Jeder Computer im Internet wird über eine weltweit eindeutige, 4 Byte lange IP Adresse adressiert. Da sich diese IP Adressen schlecht merken lassen, wurde das Domain Name System (DNS) eingeführt. Dadurch wird die Verwendung von Domain Namen erst möglich. Das Domain Name System (DNS) ist für die Umsetzung von Rechnernamen, in IP Adressen zuständig. Vergleichbar mit einem Telefonbuch, in dem zu einem Domain-Namen die IP nachgeschlagen werden kann. Bei der DNS Sperre löscht der sperrende Internet-Service-Provide entweder Einträge in seiner DNS Datenbank oder verändert den Eintrag so, daß der Surfer auf einer anderen Seite landet, als der ursprünglich von ihm angeforderten.
Solche Sperren sind jedoch sehr leicht zu umgehen.

Nutzerseitige Umgehungsmöglichkeiten:

Anbieterseitige Umgehungsmöglichkeiten:

content-filter

Mit Content-Filtern (Inhaltsfilter) lassen sich E-Mails oder Websites auf bekannte illegale/unerwünschte Inhalte überwachen und diese ggf. ausfiltern oder sperren. Diese Filter arbeiten im Normalfall mit Blacklists, welche IP-Adressen, Stichworte, URLs oder Hashes enthalten. Die Listen müssen ständig aktualisiert werden um eine möglichst hohe Erkennungsrate zu erreichen. Um den Datenstrom zu kontrollieren werden die Filter dazu an zentralen Übergabepunkten des Internets angesetzt (bsp. ISPs). Weil jedoch sehr viele Daten kontrolliert und gefiltert werden müssen kommen die Server und Content-Filter beim Datentransport oftmals kaum hinterher, so dass das gesamte Netz in Spitzenzeiten sehr langsam wird. Oft führt der Einsatz solcher Content-Filter auch zu Irrtümern, da der Filter nicht zwischen doppeldeutigen Wörtern unterscheiden kann. Außerdem lassen sich viele Dinge geschickt umschrieben welche vom Filter so dann nicht erkannt werden.

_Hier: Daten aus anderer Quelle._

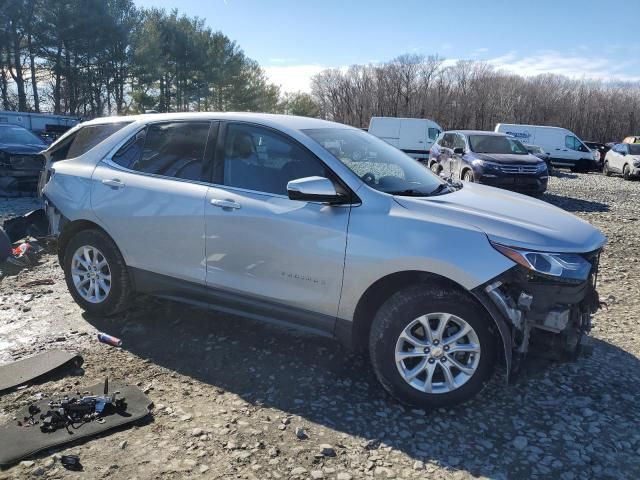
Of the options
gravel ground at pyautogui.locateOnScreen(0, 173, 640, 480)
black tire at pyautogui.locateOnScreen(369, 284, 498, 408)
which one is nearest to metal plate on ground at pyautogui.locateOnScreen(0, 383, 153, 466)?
gravel ground at pyautogui.locateOnScreen(0, 173, 640, 480)

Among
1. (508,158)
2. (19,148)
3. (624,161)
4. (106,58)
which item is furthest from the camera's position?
(106,58)

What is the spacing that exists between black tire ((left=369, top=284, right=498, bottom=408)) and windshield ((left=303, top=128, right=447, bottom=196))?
2.59ft

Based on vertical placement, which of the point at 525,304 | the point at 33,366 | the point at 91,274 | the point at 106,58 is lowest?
the point at 33,366

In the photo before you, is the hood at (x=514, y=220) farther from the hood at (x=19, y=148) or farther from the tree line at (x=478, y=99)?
the tree line at (x=478, y=99)

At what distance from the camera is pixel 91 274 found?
4.58 metres

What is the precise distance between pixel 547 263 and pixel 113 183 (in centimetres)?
341

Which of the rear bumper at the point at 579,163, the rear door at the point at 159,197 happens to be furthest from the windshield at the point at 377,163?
the rear bumper at the point at 579,163

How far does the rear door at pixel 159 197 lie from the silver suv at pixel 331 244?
0.5 inches

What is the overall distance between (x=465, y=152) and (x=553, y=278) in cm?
1178

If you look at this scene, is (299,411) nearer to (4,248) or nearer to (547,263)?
(547,263)

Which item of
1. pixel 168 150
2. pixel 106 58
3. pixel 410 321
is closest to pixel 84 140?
pixel 168 150

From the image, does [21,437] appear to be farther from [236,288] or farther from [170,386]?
[236,288]

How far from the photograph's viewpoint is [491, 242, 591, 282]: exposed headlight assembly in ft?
9.84

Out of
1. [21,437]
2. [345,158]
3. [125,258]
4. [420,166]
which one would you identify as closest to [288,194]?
[345,158]
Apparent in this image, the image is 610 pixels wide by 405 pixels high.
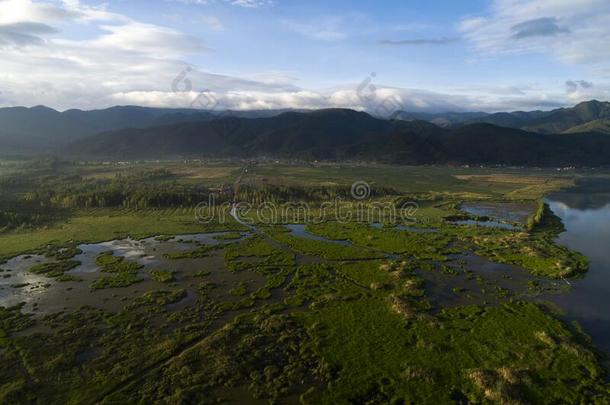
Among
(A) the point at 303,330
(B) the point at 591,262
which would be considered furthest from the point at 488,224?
(A) the point at 303,330

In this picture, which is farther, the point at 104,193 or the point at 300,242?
the point at 104,193

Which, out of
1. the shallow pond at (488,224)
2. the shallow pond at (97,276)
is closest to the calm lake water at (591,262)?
the shallow pond at (488,224)

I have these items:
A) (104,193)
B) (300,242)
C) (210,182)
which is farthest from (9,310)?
(210,182)

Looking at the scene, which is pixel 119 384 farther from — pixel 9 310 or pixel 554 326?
pixel 554 326

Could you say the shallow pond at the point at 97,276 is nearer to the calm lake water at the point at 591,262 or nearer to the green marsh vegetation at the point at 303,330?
the green marsh vegetation at the point at 303,330

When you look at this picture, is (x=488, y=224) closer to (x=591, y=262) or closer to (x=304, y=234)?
(x=591, y=262)

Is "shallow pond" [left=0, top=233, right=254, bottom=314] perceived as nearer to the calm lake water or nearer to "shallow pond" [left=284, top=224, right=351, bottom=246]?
"shallow pond" [left=284, top=224, right=351, bottom=246]
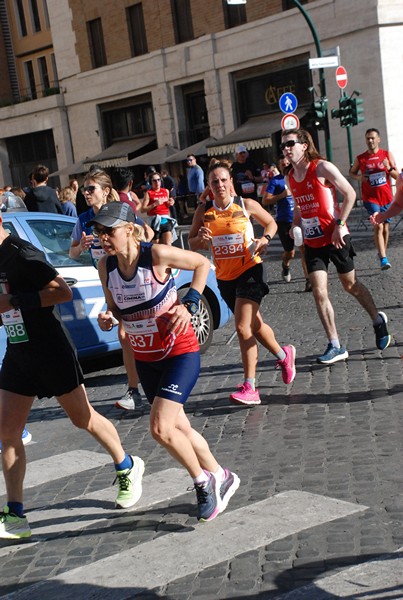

Nutzerseitige Umgehungsmöglichkeiten:

router-block

Das Internet besteht aus vielen einzelnen Segmenten, die durch Router miteinander verbunden sind. Ein Router kann nun jedoch so konfiguriert werden, dass der komplette Datenverkehr zu einer bestimmten IP-Adresse nicht weitergeleitet wird. Da das Filterkriteriem die IP-Adresse ist, werden neben www auch Dienste wie E-Mail, IRC, Usenet etc. des Zielrechners blockiert. Ein weiteres Problem entsteht, wenn sich hinter der gesperrten IP-Adresse ein “virtual host” verbirgt. Das heißt, wenn unter der IP-Adresse mehrere Domains und natürlich mehrere Dienste erreichbar sind. Somit werden alle gesperrt.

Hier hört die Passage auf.